Два разнородные поэта внесли вдруг два разнородные начала в нашу поэзию; из двух начал вмиг образовалось третье: явился Пушкин. В нем середина. Ни отвлеченной идеальности первого, ни преизобилья сладострастной роскоши второго. Все уравновешено, сжато, сосредоточена, как в русском человеке, который немногоглаголив на передачу ощущенья, но хранит и совокупляет его долго в себе, так что от этого долговременного ношенья оно имеет уже силу взрыва, если выступит наружу. Приведу пример. Поэта поразил вид Казбека, одной из высочайших кавказских гор, на верхушке которой увидел он монастырь, показавшийся ему реющим в небесах ковчегом. У другого поэта полились бы пылкие стихи на несколько страниц. У Пушкина все в десяти строках, и стихотворенье оканчивает он сим внезапным обращением:
Далекий, вожделенный брег!Туда б, сказав «прости» ущелью,Подняться к горной вышине!Туда б, в заоблачную келью,В соседство Бога скрыться мне!Именно одно это мог бы сказать русский человек, в то время как и француз, и англичанин, и немец пустились бы на подробный отчет ощущений. Никто из наших поэтов не был еще так скуп на слова и выраженья, как Пушкин, так не смотрел осторожно за самим собой, чтобы не сказать неумеренного и лишнего, пугаясь приторности того и другого.

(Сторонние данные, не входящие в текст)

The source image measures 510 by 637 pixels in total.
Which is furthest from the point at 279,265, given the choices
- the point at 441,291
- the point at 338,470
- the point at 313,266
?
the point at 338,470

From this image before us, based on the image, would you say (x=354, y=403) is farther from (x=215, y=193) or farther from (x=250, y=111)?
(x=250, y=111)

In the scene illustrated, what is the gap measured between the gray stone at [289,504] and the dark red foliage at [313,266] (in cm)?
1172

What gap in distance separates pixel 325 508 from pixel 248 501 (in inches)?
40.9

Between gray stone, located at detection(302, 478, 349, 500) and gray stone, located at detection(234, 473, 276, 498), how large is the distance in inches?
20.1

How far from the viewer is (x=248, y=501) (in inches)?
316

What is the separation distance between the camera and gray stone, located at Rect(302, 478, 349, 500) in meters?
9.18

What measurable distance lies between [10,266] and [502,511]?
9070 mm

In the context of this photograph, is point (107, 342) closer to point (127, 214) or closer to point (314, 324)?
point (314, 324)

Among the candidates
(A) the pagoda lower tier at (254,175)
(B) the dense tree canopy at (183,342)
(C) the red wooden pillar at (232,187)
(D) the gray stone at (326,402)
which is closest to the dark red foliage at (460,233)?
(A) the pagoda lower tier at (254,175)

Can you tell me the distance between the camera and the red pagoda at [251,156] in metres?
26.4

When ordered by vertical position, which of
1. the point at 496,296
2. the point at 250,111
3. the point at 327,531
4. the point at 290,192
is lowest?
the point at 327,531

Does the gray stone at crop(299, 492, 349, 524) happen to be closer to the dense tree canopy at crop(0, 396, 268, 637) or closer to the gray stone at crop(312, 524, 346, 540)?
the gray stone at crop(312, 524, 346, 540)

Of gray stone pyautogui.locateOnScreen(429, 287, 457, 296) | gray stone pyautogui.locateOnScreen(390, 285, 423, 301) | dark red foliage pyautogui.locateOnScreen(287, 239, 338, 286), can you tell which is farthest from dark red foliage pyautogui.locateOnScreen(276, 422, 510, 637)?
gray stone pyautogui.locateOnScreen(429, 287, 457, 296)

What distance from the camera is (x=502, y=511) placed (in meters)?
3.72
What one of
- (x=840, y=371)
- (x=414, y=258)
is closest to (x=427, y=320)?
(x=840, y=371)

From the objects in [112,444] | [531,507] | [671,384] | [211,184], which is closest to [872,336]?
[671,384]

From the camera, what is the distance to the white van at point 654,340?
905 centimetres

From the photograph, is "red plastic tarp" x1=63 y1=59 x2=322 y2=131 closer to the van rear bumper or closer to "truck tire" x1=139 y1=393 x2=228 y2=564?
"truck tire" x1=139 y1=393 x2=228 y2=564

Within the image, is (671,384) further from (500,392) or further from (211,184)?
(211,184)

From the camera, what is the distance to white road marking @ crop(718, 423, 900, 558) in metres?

Что ж было предметом его поэзии? Все стало ее предметом, и ничто в особенности. Немеет мысль перед бесчисленностью его предметов. Чем он не поразился и перед чем он не остановился? От заоблачного Кавказа и картинного черкеса до бедной северной деревушки с балалайкой и трепаком у кабака – везде, всюду: на модном бале, в избе, в степи, в дорожной кибитке – все становится его предметом. На всё, что ни есть во внутреннем человеке, начиная от его высокой и великой черты до малейшего вздоха его слабости и ничтожной приметы, его смутившей, он откликнулся так же, как откликнулся на все, что ни есть в природе видимой и внешней. Все становится у него отдельной картиной; всё предметы его; изо всего, как ничтожного так и великого, он исторгает одну электрическую искру того поэтического огня, который присутствует во всяком творенье Бога, – его высшую сторону, знакомую только поэту, не делая из нее никакого примененья к жизни в потребность человеку, не обнаруживая никому, зачем исторгнута эта искра, не подставляя к ней лестницы ни для кого из тех, которые глухи к поэзии. Ему ни до кого не было дела. Он заботился только о том, чтобы сказать одним одаренным поэтическим чутьем: «Смотрите, как прекрасно творение Бога!» – и, не прибавляя ничего больше, перелетать к другому предмету затем, чтобы сказать также: «Смотрите, как прекрасно Божие творение!» От этого сочинения его представляют явленье изумительное противуречием тех впечатлений, какие они порождают в читателях. В глазах людей весьма умных, но не имеющих поэтического чутья, они – отрывки недосказанные, легкие, мгновенные; в глазах людей, одаренных поэтическим чутьем, они – полные поэмы обдуманные, оконченные, всё заключающие в себе, что им нужно.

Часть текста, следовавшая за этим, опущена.